Melchior Ndadaye (March 28, 1953 – October 21, 1993) was a Burundian intellectual and politician. He was the first democratically elected and first Hutu president of Burundi after winning the landmark 1993 election. Though he moved to attempt to smooth the country's bitter racial divide, his reforms antagonised soldiers in the Tutsi-dominated army, and he was assassinated amidst a failed military coup in October 1993, after only three months in office. His assassination sparked an array of brutal tit-for-tat massacres between the Tutsi and Hutu ethnic groups, and ultimately sparked the decade-long Burundi Civil War.

Ndadaye was born in the town of Murama in Muramvya Province. He began studying as a teacher, but his education was interrupted by the massacres of 1972, whereupon he was forced to flee to Rwanda to avoid being killed.
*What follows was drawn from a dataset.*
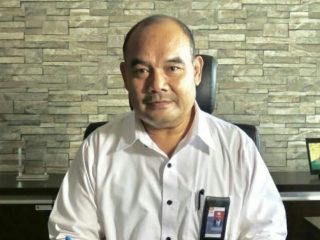 Asisten KASN Pengawasan Bidang Pengisian Jabatan Pimpinan Tinggi Wilayah 2 Kusen Kusdiana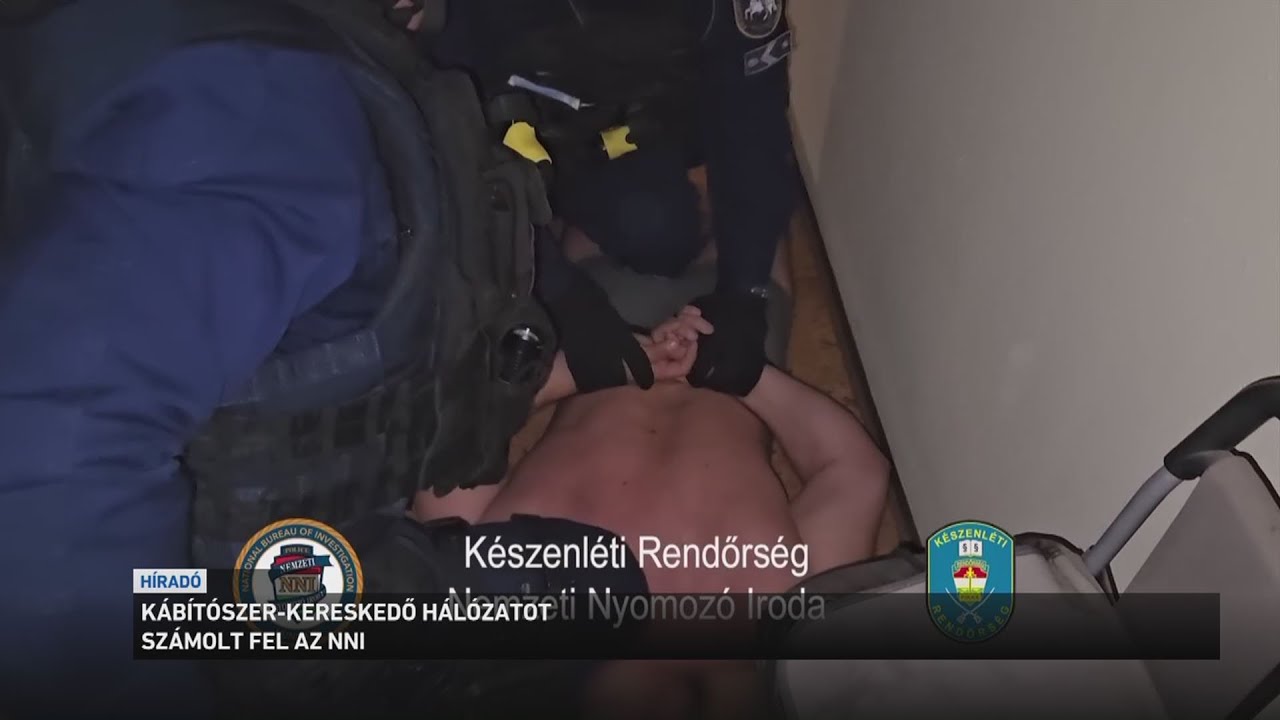 K&aacute;b&iacute;t&oacute;szer kereskedő h&aacute;l&oacute;zatot sz&aacute;molt fel az NNI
He finished his degree in education at the National University of Rwanda, and then completed a second degree in banking at the National Academy of Arts and Trades in France. He worked as a banker thereafter.

Ndadaye had become involved in politics while in Rwanda, serving as the inaugural president of the Mouvement des Étudiants Progressistes Barundi au Rwanda, a movement of exiled Burundian students from 1976 to 1979. He was involved in the foundation of the Burundi Workers' Party in 1979, and was actively involved in the party until his resignation in 1983 as a result of a dispute over party strategy. Ndadaye returned to Burundi in September of that year, by which time he was developing a political following of his own.